┌──

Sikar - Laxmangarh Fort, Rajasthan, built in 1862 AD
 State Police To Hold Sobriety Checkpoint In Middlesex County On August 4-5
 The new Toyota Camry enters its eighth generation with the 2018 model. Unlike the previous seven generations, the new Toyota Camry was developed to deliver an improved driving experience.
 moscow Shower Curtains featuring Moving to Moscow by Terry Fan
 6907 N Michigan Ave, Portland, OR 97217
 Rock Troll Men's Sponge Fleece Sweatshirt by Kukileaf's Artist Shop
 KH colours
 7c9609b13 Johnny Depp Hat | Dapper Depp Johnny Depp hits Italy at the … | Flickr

└──

_Your assignment_
Write out a verbatim copy of the data, beginning with its first line and ending with the line that contains "The new Toyota Camry enters".

_Task output_
Sikar - Laxmangarh Fort, Rajasthan, built in 1862 AD
 State Police To Hold Sobriety Checkpoint In Middlesex County On August 4-5
 The new Toyota Camry enters its eighth generation with the 2018 model. Unlike the previous seven generations, the new Toyota Camry was developed to deliver an improved driving experience.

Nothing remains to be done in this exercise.